* Ausgewählter Ausschnitt:
# # #

Das Prinzip der Nachahmung

 

Dieser Moment, in dem dich dein Kind mit «den eigenen Waffen schlägt».

 

Als unsere grosse Tochter etwa 5 Jahre alt war, zeigte sie mir das Prinzip der Nachahmung auf ihre eigene kindliche Weise. Unsere morgendliche Routine beinhaltete damals, dass sie noch genügend Zeit zum Spielen hat,  bevor wir in den Kindergarten fahren. Sie ging in einen Montessorikindergarten, der 20 Kilometer von unserem Wohnort entfernt liegt.

 

Bis zu diesem Tag hatte ich eines dieser Luxusprobleme…

(Während Familiencoachings erzählen mir Eltern oft, dass es für sie sehr schwierig ist entspannt aus dem Haus zu kommen. Vor allem dann, wenn sie einen Termin haben und ihre Kinder noch mit anderen Sachen beschäftigt sind.)

 

Ich begann schon ziemlich früh mich darauf einzustellen, dass Kinder genügend Zeit benötigen, wenn ICH mit ihnen zu einer bestimmten Zeit irgendwo sein möchte. So achtete ich stets darauf frühzeitig anzukündigen, dass ich «bald» los möchte. Dafür sagte ich zum Beispiel konkret: «Ich packe jetzt noch meine Sachen zusammen und dann gehen wir.» Sobald ich dann fertig war, ging ich zu meiner Tochter und machte sie darauf aufmerksam, dass ich fertig sei. Und sie - zog sich direkt an…

 

Nach einiger Zeit änderte sich unser Verhalten…

Bei meiner grossen Tochter und mir verlief das «aus dem Haus kommen» plötzlich so ab:

 

Ich: (schon 20 Minuten bevor wir tatsächlich los müssen.)

# # #

* Gesammeltes Material:
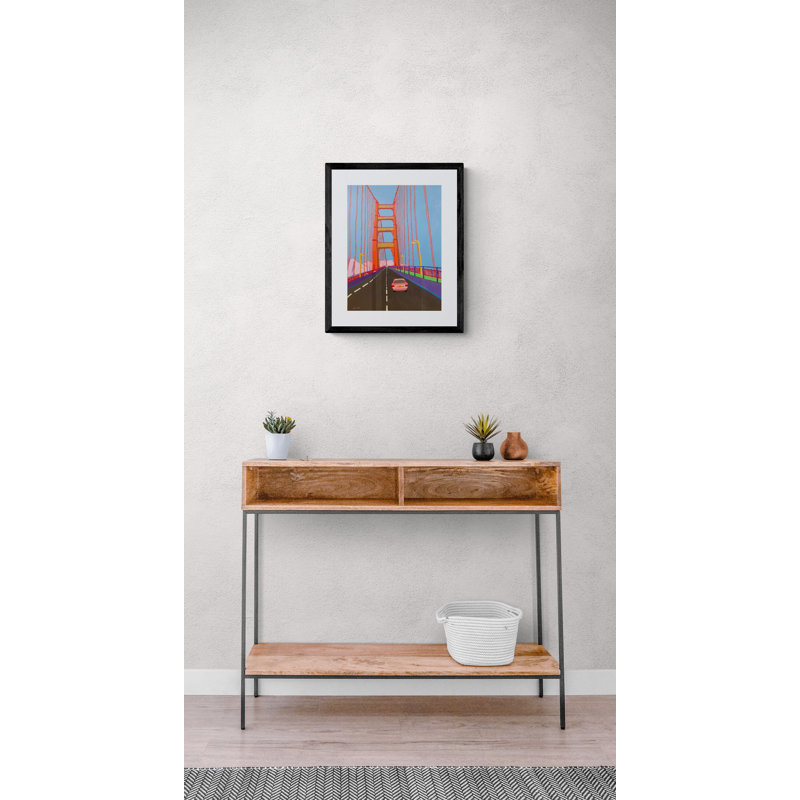 Driving Across The Golden Gate Bridge by Sue Graef, Black Framed Paper, 21.25" H x 17.25" W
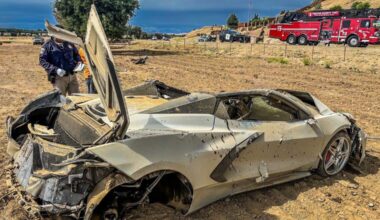 Corvette flattened in violent rollover crash on Friant Road north of Fresno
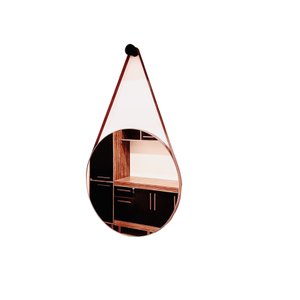 Espelho Adnet Redondo 45cm Alça De Couro + Suporte + Bucha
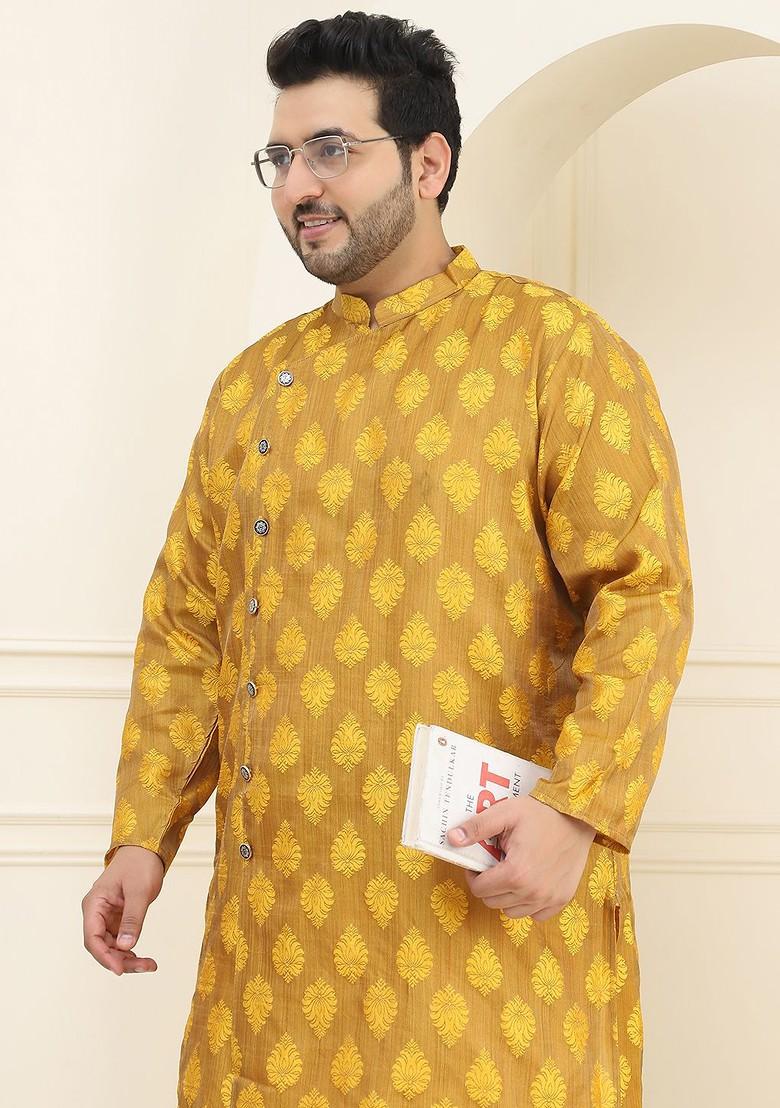 Mustard Thread Work Poly Blend Kurta Set For Men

# # #

* Die Aufgabe:
Schreib aus dem Text über das Prinzip der Nachahmung alles von "Ich begann schon" bis hinunter zu "tatsächlich los müssen.)" Wort für Wort ab.

* Die Lösung:
Ich begann schon ziemlich früh mich darauf einzustellen, dass Kinder genügend Zeit benötigen, wenn ICH mit ihnen zu einer bestimmten Zeit irgendwo sein möchte. So achtete ich stets darauf frühzeitig anzukündigen, dass ich «bald» los möchte. Dafür sagte ich zum Beispiel konkret: «Ich packe jetzt noch meine Sachen zusammen und dann gehen wir.» Sobald ich dann fertig war, ging ich zu meiner Tochter und machte sie darauf aufmerksam, dass ich fertig sei. Und sie - zog sich direkt an…

 

Nach einiger Zeit änderte sich unser Verhalten…

Bei meiner grossen Tochter und mir verlief das «aus dem Haus kommen» plötzlich so ab:

 

Ich: (schon 20 Minuten bevor wir tatsächlich los müssen.)